■ PROBLÈME À RÉSOUDRE ■
Repérez dans les enregistrements ci-dessous chaque ligne qui contient le mot « white » et recopiez-la, s'il vous plaît.

----

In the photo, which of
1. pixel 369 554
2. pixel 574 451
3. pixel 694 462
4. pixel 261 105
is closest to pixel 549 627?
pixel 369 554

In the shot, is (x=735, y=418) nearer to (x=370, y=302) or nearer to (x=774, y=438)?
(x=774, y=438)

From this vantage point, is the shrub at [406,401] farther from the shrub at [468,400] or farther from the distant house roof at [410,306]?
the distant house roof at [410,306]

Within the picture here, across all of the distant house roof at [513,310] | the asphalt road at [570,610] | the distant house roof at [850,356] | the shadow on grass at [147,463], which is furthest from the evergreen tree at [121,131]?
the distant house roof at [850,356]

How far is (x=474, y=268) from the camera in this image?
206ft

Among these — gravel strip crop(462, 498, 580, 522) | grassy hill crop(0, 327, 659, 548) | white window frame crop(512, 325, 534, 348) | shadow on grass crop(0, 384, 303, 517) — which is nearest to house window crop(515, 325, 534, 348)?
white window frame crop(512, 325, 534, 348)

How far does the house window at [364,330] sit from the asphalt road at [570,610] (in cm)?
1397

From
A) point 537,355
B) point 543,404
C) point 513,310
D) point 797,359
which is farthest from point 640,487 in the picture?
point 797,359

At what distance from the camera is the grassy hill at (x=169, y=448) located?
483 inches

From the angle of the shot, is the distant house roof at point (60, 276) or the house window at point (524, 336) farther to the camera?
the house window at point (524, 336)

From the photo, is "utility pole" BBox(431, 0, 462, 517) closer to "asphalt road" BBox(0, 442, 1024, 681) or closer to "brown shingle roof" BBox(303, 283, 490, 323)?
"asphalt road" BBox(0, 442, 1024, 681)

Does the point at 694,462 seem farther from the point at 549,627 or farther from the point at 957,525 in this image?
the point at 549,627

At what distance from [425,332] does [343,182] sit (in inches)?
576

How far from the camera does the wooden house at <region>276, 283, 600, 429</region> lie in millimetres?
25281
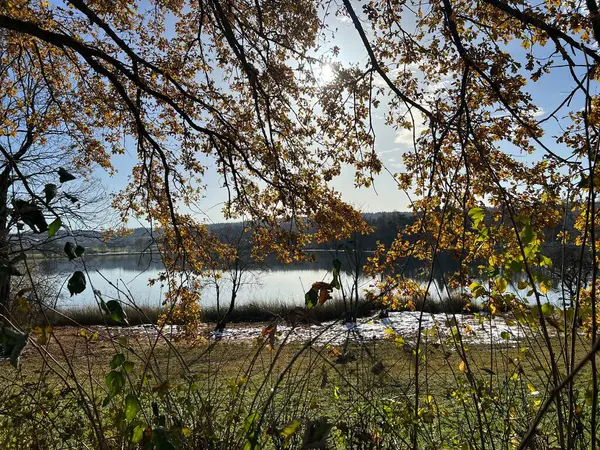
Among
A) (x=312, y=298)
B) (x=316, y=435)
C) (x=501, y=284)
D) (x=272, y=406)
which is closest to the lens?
(x=316, y=435)

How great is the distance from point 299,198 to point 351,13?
2.66 m

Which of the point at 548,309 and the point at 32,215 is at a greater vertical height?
the point at 32,215

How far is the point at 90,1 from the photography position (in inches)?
256

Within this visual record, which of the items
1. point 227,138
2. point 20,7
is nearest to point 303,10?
point 227,138

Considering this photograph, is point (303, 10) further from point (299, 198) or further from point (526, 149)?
point (526, 149)

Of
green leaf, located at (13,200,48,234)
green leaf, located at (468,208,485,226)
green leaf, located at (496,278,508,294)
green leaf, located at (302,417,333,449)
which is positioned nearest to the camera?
green leaf, located at (302,417,333,449)

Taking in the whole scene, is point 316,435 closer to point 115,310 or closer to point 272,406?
point 115,310

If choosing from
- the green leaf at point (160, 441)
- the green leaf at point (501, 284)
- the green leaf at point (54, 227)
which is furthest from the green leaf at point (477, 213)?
the green leaf at point (54, 227)

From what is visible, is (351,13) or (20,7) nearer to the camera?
(351,13)

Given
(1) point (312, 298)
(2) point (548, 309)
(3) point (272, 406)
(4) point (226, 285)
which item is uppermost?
(1) point (312, 298)

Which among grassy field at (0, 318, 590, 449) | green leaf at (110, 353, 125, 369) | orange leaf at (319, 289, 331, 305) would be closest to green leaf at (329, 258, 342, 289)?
orange leaf at (319, 289, 331, 305)

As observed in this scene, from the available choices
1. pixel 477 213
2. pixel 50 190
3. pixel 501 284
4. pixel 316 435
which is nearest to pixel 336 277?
pixel 316 435

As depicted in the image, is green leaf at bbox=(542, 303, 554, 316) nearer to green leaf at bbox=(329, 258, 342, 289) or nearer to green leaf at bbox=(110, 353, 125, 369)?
green leaf at bbox=(329, 258, 342, 289)

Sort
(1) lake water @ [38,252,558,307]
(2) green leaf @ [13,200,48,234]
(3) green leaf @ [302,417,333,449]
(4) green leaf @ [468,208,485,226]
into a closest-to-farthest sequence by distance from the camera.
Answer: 1. (3) green leaf @ [302,417,333,449]
2. (2) green leaf @ [13,200,48,234]
3. (4) green leaf @ [468,208,485,226]
4. (1) lake water @ [38,252,558,307]
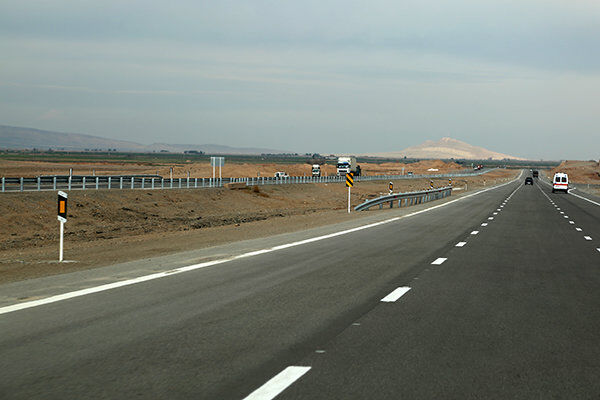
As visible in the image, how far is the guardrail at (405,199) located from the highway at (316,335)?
25.5 meters

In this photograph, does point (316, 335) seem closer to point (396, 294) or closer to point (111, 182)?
point (396, 294)

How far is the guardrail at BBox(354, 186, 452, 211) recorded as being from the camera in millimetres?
39625

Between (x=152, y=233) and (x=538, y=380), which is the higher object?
(x=538, y=380)

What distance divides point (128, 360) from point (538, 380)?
135 inches

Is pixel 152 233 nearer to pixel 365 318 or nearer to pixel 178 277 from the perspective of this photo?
pixel 178 277

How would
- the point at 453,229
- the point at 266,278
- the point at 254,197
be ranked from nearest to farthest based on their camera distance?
1. the point at 266,278
2. the point at 453,229
3. the point at 254,197

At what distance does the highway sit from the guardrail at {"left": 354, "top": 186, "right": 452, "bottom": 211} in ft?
83.7

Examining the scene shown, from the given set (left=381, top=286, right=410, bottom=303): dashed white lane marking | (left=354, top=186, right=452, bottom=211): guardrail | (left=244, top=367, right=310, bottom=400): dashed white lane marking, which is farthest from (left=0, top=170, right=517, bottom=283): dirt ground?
(left=244, top=367, right=310, bottom=400): dashed white lane marking

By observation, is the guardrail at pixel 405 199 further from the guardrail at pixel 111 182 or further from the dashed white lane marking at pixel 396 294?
the dashed white lane marking at pixel 396 294

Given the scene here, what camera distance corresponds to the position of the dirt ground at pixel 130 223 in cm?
1964

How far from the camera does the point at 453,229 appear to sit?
82.4 feet

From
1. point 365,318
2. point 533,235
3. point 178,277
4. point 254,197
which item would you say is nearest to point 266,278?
point 178,277

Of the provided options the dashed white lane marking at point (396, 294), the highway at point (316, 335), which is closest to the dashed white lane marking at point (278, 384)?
the highway at point (316, 335)

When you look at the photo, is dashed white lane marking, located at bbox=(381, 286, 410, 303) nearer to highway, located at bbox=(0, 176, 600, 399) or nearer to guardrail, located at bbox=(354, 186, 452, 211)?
highway, located at bbox=(0, 176, 600, 399)
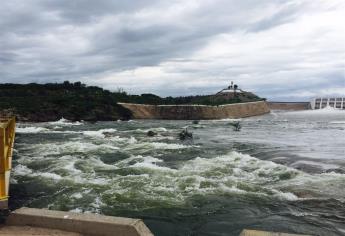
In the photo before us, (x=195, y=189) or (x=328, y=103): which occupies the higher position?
(x=328, y=103)

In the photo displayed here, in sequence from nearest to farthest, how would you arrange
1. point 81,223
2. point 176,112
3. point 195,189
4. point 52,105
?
point 81,223
point 195,189
point 52,105
point 176,112

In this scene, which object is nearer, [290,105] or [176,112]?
[176,112]

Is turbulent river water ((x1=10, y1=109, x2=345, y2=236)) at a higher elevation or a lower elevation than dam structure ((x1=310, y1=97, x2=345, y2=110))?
lower

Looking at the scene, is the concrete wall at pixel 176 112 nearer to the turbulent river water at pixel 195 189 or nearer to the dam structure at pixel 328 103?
the turbulent river water at pixel 195 189

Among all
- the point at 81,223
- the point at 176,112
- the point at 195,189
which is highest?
the point at 81,223

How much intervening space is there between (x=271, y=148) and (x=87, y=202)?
16.7 meters

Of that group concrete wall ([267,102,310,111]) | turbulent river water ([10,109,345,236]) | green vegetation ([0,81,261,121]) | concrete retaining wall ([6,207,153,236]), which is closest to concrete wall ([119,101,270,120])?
green vegetation ([0,81,261,121])

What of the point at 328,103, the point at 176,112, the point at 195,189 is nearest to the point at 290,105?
the point at 328,103

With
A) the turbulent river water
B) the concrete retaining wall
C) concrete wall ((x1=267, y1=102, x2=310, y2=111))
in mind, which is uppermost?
concrete wall ((x1=267, y1=102, x2=310, y2=111))

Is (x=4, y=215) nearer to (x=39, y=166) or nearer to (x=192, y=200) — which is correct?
(x=192, y=200)

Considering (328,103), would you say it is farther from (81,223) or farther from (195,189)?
(81,223)

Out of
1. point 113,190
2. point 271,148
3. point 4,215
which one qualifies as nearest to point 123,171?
point 113,190

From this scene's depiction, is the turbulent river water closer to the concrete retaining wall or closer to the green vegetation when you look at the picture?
the concrete retaining wall

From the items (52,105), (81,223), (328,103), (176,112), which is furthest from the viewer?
(328,103)
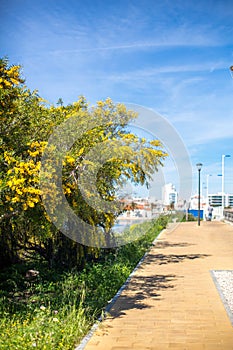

----

■ RÉPONSE À L'EXERCICE ■
Among these — gravel strip crop(462, 498, 580, 522) | grassy hill crop(0, 327, 659, 548) | white window frame crop(512, 325, 534, 348) | shadow on grass crop(0, 384, 303, 517) — which is nearest to house window crop(515, 325, 534, 348)?
white window frame crop(512, 325, 534, 348)
Examining the scene shown, from the given set (left=381, top=286, right=410, bottom=303): dashed white lane marking | (left=354, top=186, right=452, bottom=211): guardrail | (left=244, top=367, right=310, bottom=400): dashed white lane marking, which is farthest from (left=0, top=170, right=517, bottom=283): dirt ground?
(left=244, top=367, right=310, bottom=400): dashed white lane marking
By observation, is the guardrail at pixel 405 199 further from the guardrail at pixel 111 182 or further from the dashed white lane marking at pixel 396 294?
the dashed white lane marking at pixel 396 294
Of the provided options the dashed white lane marking at point (396, 294), the highway at point (316, 335), which is closest to the dashed white lane marking at point (278, 384)?
When you look at the photo, is dashed white lane marking, located at bbox=(381, 286, 410, 303) nearer to highway, located at bbox=(0, 176, 600, 399) or nearer to guardrail, located at bbox=(354, 186, 452, 211)?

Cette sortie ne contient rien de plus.